Email list hosting service & mailing list manager

(Previous discussion continued)
Re: Actual vs. Theoretical Indirect Cost Recovery Dr. Charles Graham (04 Feb 1994 14:06 EST)

Re: Actual vs. Theoretical Indirect Cost Recovery Dr. Charles Graham 04 Feb 1994 14:06 EST

I studied this problem while I was at the University of Alaska Fairbanks,
but unfortunately left all the materials there.

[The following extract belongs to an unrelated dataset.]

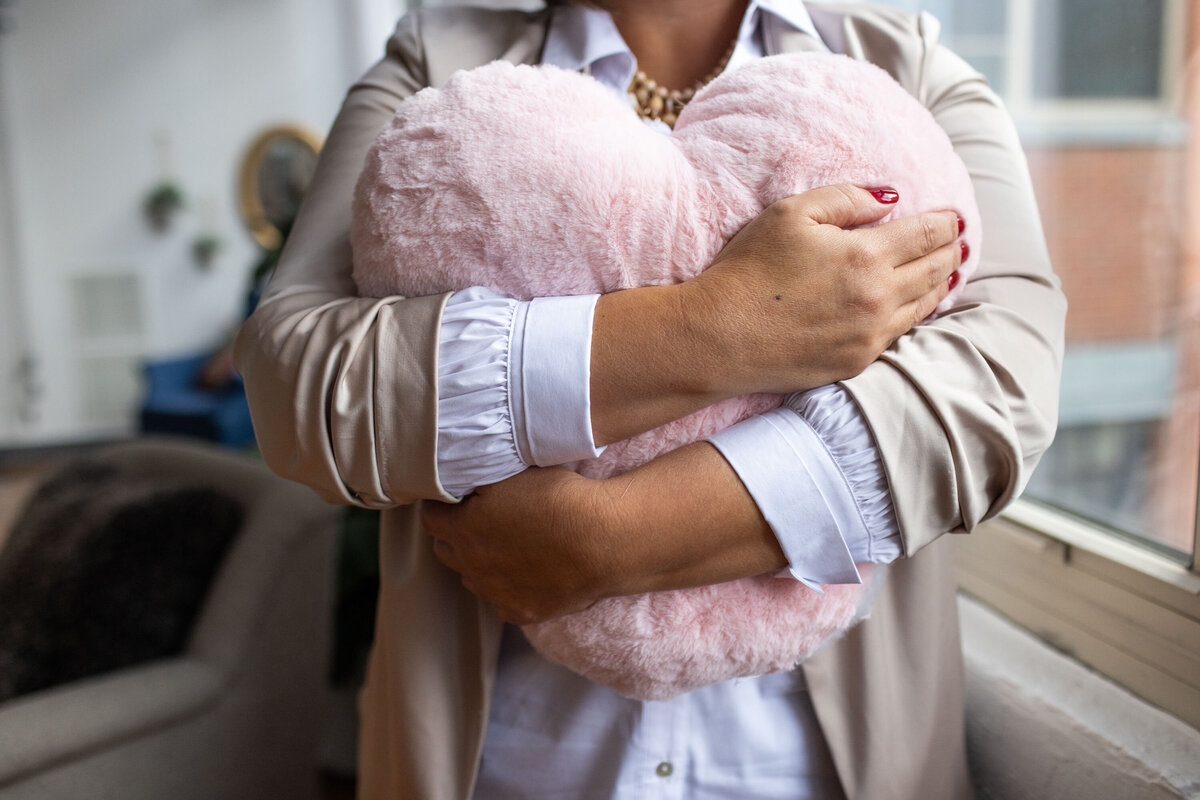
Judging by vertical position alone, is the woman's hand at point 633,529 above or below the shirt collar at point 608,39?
below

My ultimate conclusions were 1. an average recovery across institutions
is not conceptually meaningful because the recovery rate depends on they
type of institution: one heavily into medical sciences will have a high rate
because NIH generally pays IDC, whereas an institution more heavily
dependent on the Dept of Ed. or Ag. will appear to do less well.
2. It is not possible to make any methodological comparison between
institutions because the data simply is not available in comparable
form. I had hoped to compare land grant universities, or institutions of
comparable size, using data that COGR had compiled and data compiled by the
InterMountain University Research Administrators Group. Howver there were too
many uncontrolled variables. Some included the medical or vet school or ag.
center; others did not, for example. 3. Institutions vary as to the extent
to which they will waive IDC. 4. Certain assistance programs are valuable to
the institution, whether the grant carries full IDC or not - they help pay for
necessary things.

I think the accountants have to defer to the chancellor, president or
provost who approves the policy relating to IDC waivers and acceptance of
awards that restrict IDC recovery. Such policies are based on instiutional
circumstances and strategies.One must realize that rejecting an award that
incompletely funds IDC may have impacts that are not primarily financial.
In addition, because many institutions have discretionary funds, it is not
(from an acconting viewpoint) unreasonable to fund part of the (indirect) cost
of projects that are in the institution's interest to perform.